* [EXERCISE DESCRIPTION]: Please copy the records from the start through the line with "1.65 meters", changing "quantified" to "measured" and leaving everything else as it is.

Scene question records

───

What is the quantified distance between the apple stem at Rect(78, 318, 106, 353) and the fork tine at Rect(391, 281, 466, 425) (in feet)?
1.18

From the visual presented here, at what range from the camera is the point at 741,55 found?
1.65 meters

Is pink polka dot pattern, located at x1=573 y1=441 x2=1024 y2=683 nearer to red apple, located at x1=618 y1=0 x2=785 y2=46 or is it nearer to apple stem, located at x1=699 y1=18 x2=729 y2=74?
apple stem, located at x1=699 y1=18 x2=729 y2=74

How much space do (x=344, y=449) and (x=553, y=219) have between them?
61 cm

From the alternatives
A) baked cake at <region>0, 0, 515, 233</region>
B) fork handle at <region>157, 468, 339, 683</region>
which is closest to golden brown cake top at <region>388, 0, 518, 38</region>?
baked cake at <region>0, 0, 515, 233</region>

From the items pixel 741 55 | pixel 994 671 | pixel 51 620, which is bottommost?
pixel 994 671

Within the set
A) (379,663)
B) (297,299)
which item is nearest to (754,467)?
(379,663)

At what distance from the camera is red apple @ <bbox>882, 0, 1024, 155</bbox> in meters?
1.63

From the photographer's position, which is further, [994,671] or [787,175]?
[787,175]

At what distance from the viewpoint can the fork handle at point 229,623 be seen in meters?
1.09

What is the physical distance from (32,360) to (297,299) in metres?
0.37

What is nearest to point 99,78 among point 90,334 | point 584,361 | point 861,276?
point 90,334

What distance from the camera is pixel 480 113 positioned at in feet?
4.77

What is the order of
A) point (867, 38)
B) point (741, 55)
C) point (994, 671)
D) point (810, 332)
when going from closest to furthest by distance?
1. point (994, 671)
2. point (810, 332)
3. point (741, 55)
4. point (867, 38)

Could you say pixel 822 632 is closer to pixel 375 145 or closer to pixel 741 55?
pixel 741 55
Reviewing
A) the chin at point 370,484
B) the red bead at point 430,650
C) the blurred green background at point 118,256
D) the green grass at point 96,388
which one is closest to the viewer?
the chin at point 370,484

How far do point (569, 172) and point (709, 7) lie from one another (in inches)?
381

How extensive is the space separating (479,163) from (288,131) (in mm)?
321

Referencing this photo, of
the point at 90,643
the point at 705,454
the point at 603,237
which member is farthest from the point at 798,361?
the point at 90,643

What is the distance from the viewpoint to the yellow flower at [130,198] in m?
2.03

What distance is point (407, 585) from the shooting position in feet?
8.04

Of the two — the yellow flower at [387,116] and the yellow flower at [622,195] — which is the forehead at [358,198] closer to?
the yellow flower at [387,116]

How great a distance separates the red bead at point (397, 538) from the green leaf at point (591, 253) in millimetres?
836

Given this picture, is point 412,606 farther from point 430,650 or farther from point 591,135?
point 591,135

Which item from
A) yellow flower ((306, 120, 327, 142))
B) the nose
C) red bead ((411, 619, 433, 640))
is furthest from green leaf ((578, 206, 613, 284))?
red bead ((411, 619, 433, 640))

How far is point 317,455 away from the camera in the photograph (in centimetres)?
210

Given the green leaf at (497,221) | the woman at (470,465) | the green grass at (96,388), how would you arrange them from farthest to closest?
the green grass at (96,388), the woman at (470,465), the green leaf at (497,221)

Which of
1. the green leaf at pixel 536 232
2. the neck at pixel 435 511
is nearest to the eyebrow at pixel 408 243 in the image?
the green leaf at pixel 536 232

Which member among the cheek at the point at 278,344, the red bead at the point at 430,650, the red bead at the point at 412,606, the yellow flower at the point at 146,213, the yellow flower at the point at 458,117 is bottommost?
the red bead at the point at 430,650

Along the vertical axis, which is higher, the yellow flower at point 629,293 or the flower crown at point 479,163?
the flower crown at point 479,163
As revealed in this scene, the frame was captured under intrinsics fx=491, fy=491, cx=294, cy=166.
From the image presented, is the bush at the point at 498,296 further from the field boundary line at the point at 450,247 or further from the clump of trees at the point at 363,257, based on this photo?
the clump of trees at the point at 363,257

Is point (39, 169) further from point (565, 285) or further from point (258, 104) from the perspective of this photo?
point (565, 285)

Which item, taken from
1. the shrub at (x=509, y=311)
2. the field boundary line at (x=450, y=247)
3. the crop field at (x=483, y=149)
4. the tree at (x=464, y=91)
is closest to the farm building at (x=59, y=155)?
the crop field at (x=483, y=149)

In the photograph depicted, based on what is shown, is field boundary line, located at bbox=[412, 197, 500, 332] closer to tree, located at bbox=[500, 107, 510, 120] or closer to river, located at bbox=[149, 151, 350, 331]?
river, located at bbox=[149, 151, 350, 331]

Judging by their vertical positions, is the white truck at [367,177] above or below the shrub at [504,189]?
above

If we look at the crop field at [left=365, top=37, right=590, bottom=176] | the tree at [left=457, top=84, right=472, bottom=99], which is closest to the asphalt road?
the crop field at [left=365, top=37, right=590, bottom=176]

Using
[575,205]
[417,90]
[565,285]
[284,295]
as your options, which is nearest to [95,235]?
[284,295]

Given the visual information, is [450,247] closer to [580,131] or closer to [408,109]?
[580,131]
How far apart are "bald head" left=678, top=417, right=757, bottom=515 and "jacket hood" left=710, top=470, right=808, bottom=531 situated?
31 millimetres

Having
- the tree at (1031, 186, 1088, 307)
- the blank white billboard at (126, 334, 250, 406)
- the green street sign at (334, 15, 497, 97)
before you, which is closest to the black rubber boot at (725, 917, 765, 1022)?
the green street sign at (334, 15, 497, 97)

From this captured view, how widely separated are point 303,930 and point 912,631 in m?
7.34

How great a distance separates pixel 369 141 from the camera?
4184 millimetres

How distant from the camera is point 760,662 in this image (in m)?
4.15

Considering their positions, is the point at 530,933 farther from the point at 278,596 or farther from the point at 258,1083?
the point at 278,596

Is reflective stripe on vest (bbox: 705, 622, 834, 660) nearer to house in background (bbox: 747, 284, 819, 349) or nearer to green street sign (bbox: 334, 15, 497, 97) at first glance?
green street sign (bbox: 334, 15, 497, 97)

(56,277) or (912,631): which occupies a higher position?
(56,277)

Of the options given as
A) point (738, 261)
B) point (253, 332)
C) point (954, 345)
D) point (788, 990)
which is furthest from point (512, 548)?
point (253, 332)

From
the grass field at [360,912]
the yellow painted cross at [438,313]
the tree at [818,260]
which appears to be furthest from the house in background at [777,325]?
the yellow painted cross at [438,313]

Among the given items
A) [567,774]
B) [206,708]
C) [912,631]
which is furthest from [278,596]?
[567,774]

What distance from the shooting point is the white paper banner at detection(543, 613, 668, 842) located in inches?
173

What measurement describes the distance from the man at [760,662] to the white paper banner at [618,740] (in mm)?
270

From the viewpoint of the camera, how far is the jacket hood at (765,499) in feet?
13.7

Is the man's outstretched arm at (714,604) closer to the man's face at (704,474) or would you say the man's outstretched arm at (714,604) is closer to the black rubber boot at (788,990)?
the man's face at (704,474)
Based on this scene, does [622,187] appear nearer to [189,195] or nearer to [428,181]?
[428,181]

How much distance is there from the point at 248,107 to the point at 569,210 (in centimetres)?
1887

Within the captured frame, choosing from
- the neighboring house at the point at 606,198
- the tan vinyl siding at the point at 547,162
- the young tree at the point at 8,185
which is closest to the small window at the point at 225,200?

───

* [EXPECTED ANSWER]:
What is the measured distance between the apple stem at Rect(78, 318, 106, 353) and the fork tine at Rect(391, 281, 466, 425) (in feet)?
1.18

From the visual presented here, at what range from the camera is the point at 741,55 found?
1.65 meters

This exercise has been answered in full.